Affine Gap Penalties

To address this, we introduce affine gap penalties, which separate the cost of opening a gap from the cost of extending it.

The penalty takes the form:

\text{gap penalty} = A + B \cdot L

where:

$A$ is the gap opening penalty
$B$ is the gap extension penalty
$L$ is the length of the gap

This formulation captures an important biological intuition:

starting a gap is rare and should be penalized strongly
extending an existing gap is more likely and should be penalized less

By adjusting $A$ and $B$ , we can control the tendency of the algorithm to produce long contiguous gaps versus many short ones.

Scoring as a Modeling Choice

At this point, it becomes clear that sequence alignment is not defined by a single universal scoring scheme. Instead, it is a family of models, each corresponding to different assumptions about sequence evolution.

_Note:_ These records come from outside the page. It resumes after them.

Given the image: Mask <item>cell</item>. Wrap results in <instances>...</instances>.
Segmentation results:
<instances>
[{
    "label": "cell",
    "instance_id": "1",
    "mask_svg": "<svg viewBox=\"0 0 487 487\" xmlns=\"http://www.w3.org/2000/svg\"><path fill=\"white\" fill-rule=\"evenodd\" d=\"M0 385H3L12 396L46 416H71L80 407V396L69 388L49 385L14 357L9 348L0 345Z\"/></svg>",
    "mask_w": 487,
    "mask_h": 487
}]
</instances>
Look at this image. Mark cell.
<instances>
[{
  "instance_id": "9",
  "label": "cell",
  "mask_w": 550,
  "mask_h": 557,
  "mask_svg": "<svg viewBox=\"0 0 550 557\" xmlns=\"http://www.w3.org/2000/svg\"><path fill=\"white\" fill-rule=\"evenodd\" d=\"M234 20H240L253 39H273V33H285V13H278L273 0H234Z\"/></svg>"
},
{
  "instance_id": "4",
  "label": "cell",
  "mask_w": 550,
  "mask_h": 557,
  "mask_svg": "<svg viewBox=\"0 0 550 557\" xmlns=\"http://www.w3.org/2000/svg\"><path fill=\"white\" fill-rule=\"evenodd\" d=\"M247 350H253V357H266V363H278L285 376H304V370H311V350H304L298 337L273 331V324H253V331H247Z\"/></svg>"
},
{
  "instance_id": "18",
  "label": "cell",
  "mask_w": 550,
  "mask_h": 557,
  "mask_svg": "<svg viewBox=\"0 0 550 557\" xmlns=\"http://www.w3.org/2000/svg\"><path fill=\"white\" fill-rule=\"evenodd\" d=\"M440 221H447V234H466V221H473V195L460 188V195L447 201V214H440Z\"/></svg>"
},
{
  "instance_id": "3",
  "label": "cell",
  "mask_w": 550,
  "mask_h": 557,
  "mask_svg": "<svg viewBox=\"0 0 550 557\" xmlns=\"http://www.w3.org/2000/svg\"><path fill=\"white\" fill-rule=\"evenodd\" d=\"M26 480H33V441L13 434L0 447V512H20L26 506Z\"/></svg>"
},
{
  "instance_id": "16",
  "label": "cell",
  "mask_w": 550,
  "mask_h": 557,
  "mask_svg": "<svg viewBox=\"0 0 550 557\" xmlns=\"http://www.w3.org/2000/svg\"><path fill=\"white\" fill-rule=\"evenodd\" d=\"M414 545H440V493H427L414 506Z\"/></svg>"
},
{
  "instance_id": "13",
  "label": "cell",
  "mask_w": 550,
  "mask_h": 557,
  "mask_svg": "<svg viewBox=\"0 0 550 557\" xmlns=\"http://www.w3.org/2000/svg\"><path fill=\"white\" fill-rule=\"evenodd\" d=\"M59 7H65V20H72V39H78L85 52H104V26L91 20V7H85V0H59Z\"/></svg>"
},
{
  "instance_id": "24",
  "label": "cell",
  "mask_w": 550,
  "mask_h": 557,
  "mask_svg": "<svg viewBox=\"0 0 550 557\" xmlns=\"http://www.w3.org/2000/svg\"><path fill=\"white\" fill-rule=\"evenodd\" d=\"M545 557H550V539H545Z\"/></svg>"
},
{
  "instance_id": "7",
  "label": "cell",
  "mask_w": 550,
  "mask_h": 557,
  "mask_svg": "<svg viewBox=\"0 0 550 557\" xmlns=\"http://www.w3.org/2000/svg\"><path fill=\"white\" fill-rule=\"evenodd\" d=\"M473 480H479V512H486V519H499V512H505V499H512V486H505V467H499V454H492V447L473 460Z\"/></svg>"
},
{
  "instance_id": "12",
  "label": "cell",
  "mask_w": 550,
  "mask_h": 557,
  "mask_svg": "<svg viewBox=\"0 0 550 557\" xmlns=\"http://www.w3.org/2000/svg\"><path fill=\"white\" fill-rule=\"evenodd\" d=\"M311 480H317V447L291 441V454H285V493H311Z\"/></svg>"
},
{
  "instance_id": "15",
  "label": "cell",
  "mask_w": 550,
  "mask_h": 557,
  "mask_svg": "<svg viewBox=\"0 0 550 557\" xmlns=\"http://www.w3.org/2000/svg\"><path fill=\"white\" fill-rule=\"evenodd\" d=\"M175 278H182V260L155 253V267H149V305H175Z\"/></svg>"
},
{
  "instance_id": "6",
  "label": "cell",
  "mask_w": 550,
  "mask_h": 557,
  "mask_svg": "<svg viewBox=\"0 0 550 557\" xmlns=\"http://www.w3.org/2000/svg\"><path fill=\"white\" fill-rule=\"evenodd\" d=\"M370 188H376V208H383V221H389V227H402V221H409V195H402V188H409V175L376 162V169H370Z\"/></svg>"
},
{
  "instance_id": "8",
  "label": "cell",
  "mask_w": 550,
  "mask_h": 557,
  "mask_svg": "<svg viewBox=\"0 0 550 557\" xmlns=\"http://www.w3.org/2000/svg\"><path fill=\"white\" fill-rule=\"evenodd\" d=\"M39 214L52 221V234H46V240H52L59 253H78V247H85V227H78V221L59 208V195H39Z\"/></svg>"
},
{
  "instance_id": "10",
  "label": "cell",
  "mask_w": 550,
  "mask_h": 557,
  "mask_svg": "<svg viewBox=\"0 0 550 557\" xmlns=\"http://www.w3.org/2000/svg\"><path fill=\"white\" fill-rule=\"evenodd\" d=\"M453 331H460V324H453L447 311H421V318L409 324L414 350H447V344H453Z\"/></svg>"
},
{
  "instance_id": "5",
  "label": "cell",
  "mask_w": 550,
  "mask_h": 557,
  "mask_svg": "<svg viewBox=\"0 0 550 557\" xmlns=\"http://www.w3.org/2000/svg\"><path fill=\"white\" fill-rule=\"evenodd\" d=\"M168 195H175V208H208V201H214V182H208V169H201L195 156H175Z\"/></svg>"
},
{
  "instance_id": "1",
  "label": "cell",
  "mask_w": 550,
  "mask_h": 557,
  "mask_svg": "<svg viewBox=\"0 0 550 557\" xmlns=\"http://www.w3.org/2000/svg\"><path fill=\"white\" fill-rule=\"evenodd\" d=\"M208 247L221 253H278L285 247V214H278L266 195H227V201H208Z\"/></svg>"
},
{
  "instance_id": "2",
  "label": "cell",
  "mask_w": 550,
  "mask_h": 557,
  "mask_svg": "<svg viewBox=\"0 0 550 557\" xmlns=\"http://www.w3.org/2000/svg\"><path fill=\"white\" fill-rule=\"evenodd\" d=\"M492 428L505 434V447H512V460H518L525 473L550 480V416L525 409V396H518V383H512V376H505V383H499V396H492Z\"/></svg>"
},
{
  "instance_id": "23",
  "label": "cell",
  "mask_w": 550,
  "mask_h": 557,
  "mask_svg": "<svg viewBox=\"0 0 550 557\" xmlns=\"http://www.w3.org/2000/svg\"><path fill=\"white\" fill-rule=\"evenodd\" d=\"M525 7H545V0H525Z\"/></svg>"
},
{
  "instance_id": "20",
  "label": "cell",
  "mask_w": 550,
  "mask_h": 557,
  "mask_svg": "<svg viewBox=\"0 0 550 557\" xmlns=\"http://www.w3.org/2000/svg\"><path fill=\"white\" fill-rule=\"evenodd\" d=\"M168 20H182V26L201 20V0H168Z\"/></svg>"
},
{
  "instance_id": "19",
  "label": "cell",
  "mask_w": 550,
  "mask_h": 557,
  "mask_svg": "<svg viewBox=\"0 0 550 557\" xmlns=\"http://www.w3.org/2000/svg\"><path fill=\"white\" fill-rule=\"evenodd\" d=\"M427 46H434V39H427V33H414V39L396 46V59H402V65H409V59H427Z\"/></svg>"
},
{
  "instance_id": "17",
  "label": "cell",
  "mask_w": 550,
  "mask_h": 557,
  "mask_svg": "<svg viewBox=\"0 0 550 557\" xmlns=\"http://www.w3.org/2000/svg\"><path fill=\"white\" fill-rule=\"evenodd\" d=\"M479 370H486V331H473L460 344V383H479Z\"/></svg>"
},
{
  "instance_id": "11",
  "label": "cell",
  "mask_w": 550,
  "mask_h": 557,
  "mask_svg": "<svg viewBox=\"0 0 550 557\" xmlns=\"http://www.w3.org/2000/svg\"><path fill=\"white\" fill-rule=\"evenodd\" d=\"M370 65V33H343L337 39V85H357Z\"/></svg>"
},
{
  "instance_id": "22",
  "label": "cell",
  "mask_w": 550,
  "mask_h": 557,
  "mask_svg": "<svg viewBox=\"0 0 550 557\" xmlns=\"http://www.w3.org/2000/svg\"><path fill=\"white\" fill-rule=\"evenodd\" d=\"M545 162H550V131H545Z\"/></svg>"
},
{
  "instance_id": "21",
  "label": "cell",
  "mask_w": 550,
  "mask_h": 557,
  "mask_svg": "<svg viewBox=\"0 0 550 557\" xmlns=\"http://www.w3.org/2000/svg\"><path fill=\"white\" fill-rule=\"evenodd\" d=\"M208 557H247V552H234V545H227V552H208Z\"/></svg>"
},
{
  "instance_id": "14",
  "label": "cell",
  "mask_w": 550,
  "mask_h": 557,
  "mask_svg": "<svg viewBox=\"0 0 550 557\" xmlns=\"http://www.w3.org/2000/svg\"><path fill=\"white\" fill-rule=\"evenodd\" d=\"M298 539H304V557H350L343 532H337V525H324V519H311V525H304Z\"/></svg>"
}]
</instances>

Changing the scoring system can lead to different optimal alignments. This is not a flaw but a reflection of the fact that:

There is no single notion of similarity independent of context.

For example:

detecting conserved domains may require local alignment with BLOSUM matrices
studying evolutionary divergence may favor different scoring parameters
aligning closely related DNA sequences may allow simpler models

Conceptual Summary

Scoring systems provide the bridge between biological assumptions and computational algorithms. Substitution matrices encode preferences for specific residue changes, while gap penalties model structural variations in sequences.

Together, these components define what we mean by similarity. The alignment algorithms then act as optimization procedures that identify the best explanation under this model.

Self-Check Questions

Why is a simple match/mismatch scoring scheme biologically insufficient?
What information is captured by substitution matrices?
How can substitution scores be interpreted probabilistically?
Why are affine gap penalties more realistic than constant gap penalties?
How does the choice of scoring system influence alignment results?